Yermak called the return of Ukrainian prisoners of war “the Great Easter Prisoner Exchange,” although he did not say whether, or how many, captured Russian fighters had been returned to Moscow.

Last week, the Washington-based Institute for the Study of War (ISW) suggested Putin could use the holiday to propose a ceasefire with Kyiv in a bid to stop a planned Ukrainian counteroffensive.

This was quickly dismissed by the Kremlin, however, with spokesperson Dmitry Peskov saying it “has not been proposed by anyone, it has not been put forward.” Moscow had previously called for a ceasefire to mark Orthodox Christmas in early January, which was rejected by Kyiv. Fighting continued over the proposed 36-hour ceasefire period.

In an address on Sunday morning, Zelensky marked the second Orthodox Easter celebration since the start of the full-scale war last February.

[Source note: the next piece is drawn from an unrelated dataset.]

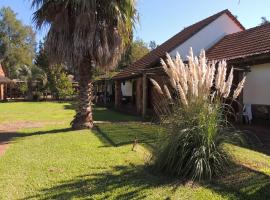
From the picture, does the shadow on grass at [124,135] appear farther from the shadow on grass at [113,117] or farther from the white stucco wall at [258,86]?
the white stucco wall at [258,86]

“Today, we celebrate the holiday of the Resurrection of the Lord,” he said. “Its main symbol is victory: the victory of good, victory of truth, victory of life. We celebrate Easter with unshakable faith in the irreversibility of these victories.”

In his own Easter address, Putin said the “wonderful, beloved Easter holiday gives believers hope, inspires good thoughts and deeds, and serves to affirm high moral ideals and values ​​in society.”

Newsweek has reached out to Russia’s defense ministry for comment via email.